- [Directions]: The line containing "What is the precise" marks the start; return it and every line after it in the listing below, exactly, through the last.

Source data

§

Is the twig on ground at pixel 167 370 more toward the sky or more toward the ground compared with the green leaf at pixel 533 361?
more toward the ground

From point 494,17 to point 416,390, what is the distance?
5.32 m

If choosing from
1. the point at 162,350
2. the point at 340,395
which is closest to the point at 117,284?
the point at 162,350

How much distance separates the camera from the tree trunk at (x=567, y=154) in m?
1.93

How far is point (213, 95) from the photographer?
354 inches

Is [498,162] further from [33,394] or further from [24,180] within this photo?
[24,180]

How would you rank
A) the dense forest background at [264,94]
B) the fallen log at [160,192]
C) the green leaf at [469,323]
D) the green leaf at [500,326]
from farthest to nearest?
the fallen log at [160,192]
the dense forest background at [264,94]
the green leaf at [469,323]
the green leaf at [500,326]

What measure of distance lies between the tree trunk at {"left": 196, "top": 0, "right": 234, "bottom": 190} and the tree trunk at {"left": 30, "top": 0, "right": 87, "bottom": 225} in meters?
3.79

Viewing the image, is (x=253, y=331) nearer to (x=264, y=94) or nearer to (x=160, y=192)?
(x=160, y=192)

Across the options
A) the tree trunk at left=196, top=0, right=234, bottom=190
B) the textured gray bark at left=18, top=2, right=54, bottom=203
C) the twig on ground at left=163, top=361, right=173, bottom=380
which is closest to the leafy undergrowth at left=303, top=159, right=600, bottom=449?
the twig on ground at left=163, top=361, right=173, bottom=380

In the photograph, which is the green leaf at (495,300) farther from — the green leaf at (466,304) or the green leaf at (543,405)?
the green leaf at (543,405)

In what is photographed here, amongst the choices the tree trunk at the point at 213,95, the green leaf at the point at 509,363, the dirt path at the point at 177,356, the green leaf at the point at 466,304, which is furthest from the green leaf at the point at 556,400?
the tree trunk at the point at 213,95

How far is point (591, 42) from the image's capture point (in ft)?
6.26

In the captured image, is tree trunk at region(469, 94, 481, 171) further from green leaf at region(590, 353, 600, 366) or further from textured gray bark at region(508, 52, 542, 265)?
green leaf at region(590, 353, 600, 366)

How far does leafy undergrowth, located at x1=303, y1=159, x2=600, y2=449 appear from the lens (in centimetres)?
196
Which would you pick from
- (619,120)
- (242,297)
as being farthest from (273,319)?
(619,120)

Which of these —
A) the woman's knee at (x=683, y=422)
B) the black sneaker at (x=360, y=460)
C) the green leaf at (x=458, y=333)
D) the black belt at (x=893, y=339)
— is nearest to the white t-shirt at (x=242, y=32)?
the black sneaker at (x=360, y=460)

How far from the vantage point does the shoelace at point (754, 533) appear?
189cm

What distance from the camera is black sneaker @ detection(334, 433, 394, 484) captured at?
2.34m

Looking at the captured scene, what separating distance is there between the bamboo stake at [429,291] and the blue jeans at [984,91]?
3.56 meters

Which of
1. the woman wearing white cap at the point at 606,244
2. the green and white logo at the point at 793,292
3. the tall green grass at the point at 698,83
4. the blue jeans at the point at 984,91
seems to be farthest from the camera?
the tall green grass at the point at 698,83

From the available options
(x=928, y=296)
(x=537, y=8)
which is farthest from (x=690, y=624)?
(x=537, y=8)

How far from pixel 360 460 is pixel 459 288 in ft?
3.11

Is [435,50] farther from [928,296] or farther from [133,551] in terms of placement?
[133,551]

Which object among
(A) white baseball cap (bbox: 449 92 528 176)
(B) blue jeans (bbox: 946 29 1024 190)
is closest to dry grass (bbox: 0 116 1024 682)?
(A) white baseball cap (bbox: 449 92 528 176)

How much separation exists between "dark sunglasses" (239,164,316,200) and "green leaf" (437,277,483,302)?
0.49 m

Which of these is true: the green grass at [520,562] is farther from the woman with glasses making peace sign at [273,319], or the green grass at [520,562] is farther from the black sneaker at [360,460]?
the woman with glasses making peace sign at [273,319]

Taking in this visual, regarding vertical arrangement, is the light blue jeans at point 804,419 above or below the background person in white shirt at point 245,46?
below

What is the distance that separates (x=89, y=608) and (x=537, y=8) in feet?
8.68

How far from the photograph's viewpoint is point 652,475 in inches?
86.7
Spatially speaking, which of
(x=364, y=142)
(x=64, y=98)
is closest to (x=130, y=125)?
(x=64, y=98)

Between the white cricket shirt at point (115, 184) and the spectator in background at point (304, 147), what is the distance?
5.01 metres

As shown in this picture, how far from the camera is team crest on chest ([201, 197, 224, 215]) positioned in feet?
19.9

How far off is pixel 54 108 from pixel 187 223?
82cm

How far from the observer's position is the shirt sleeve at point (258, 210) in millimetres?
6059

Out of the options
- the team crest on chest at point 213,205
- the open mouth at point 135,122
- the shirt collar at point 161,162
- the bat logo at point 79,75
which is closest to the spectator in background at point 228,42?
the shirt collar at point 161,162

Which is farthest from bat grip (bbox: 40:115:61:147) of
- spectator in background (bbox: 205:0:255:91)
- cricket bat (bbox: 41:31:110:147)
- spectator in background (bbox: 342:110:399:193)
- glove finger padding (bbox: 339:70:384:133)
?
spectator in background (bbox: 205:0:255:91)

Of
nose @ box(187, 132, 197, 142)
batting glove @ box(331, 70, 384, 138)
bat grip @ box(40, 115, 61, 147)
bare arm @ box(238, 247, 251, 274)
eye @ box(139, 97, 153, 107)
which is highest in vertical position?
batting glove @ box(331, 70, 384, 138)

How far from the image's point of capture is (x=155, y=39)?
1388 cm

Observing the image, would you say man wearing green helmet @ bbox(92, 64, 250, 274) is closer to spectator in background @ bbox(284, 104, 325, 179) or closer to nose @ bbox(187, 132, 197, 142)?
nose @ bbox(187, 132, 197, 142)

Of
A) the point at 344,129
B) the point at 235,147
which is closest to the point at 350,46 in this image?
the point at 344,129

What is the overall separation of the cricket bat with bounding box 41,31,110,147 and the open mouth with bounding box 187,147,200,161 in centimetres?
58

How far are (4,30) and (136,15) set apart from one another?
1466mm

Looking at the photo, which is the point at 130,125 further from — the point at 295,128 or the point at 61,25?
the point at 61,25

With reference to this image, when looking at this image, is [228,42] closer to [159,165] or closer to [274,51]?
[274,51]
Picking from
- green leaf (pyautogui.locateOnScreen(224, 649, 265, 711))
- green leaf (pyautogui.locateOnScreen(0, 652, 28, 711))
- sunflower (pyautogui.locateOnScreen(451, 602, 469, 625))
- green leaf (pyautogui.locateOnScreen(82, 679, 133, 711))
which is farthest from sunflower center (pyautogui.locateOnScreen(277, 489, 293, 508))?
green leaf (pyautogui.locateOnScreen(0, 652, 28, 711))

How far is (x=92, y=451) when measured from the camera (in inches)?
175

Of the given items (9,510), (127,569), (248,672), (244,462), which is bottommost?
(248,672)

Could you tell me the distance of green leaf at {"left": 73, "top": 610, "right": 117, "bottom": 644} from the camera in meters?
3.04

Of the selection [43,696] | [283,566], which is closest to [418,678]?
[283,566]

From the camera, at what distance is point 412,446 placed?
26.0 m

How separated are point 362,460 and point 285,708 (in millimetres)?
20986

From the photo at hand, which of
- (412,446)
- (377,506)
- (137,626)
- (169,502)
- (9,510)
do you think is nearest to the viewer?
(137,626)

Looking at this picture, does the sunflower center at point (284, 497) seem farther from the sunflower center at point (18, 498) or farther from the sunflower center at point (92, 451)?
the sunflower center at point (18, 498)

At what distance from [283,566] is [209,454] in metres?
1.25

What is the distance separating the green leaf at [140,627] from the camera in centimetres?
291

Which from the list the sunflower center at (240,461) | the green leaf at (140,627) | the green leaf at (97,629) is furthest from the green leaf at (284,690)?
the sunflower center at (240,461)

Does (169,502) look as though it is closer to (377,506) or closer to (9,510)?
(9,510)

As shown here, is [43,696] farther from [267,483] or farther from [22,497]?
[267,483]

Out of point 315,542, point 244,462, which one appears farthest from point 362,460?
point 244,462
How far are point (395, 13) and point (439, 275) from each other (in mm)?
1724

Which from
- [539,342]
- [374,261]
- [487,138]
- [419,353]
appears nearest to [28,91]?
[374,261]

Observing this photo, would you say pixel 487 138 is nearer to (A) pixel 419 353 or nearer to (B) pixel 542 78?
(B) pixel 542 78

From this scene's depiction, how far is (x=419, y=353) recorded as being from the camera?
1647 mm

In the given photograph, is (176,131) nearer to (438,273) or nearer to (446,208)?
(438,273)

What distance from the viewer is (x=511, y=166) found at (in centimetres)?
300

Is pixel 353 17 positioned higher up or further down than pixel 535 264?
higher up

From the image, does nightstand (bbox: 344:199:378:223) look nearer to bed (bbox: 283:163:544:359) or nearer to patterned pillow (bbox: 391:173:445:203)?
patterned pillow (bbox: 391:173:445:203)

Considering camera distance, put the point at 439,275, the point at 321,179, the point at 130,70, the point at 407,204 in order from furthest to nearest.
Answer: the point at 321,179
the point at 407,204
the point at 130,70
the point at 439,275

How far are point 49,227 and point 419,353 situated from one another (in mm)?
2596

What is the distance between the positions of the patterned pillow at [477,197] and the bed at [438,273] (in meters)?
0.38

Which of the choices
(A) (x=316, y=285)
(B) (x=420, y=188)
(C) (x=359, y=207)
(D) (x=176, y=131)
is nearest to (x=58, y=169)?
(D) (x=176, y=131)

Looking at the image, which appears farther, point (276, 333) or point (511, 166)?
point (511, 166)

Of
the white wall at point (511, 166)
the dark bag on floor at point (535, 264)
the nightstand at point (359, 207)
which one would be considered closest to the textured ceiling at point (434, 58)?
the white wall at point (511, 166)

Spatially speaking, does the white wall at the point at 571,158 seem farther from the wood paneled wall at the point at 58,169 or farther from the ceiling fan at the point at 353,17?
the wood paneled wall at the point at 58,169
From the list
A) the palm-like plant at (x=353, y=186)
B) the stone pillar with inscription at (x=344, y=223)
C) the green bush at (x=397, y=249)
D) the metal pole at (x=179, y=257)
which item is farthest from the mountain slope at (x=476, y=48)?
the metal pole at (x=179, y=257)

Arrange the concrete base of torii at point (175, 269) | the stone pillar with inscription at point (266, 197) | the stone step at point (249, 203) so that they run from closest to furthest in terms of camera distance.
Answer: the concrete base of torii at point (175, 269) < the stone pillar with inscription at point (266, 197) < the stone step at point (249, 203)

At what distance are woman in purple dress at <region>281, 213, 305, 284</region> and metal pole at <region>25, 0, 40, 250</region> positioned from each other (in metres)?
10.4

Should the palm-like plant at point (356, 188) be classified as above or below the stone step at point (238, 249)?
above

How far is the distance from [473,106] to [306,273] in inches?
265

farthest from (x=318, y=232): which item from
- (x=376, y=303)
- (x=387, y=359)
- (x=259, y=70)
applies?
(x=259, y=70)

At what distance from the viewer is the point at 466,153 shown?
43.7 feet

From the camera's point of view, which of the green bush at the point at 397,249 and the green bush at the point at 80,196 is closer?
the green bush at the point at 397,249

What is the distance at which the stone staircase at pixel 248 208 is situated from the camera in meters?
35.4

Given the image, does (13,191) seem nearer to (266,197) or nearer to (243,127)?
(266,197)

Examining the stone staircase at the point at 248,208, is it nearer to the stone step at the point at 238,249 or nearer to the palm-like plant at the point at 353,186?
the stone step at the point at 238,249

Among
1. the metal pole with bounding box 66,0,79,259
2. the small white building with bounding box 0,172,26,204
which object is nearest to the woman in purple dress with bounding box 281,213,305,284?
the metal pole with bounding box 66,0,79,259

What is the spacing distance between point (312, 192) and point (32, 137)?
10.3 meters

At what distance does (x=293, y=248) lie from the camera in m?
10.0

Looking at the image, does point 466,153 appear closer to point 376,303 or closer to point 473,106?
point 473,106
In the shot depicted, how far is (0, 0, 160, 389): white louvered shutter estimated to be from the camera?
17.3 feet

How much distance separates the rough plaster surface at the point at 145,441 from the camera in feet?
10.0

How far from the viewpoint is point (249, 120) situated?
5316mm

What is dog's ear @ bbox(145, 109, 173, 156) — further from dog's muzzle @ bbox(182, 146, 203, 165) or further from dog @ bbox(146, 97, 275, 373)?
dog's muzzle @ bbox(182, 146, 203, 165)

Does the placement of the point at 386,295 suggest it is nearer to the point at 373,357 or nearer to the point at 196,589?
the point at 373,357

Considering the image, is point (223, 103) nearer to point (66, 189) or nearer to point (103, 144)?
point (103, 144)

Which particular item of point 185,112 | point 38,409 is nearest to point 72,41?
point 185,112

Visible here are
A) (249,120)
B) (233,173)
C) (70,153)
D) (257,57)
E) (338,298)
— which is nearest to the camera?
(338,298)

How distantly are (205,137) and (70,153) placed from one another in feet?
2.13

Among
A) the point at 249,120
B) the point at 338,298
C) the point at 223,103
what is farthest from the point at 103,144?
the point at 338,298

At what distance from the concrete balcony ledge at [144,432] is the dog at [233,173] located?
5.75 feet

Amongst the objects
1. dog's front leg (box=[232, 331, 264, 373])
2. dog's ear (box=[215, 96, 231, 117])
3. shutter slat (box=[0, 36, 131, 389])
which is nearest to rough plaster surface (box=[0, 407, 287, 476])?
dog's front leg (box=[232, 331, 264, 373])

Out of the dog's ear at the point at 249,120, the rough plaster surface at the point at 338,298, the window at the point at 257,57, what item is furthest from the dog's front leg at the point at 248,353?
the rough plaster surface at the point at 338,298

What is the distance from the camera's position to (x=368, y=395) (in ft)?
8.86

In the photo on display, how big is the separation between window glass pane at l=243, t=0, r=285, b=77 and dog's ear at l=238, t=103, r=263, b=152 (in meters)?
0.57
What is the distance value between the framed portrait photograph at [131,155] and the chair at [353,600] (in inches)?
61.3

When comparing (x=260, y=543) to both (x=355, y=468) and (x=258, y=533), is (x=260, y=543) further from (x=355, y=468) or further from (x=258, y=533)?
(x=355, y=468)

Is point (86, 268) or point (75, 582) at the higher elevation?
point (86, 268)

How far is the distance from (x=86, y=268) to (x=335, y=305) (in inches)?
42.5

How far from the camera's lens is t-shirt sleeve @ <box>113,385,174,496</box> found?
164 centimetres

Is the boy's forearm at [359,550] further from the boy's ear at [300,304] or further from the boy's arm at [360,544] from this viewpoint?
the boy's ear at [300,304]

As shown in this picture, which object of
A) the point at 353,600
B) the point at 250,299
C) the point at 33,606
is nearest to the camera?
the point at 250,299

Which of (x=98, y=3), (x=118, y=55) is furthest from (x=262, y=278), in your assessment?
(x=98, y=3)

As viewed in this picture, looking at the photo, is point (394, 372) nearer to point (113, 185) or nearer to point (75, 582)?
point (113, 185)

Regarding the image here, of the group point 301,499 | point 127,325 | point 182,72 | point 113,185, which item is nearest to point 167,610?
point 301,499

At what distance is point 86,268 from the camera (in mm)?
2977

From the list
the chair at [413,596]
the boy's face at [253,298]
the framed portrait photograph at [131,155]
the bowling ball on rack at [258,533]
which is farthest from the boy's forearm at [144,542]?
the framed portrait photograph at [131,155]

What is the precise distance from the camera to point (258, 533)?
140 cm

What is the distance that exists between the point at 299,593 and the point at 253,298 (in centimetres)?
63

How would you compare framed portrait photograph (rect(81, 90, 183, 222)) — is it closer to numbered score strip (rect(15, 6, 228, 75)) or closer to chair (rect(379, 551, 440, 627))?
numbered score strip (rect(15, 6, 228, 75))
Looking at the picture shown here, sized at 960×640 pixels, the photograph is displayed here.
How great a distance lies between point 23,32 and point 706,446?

§

- [Full answer]:
What is the precise distance from the camera to point (258, 533)?
140 cm

What is the distance that exists between the point at 299,593 and the point at 253,298 (in centimetres)?
63

How would you compare framed portrait photograph (rect(81, 90, 183, 222)) — is it closer to numbered score strip (rect(15, 6, 228, 75)) or closer to chair (rect(379, 551, 440, 627))?
numbered score strip (rect(15, 6, 228, 75))
Looking at the picture shown here, sized at 960×640 pixels, the photograph is displayed here.
How great a distance lies between point 23,32 and point 706,446?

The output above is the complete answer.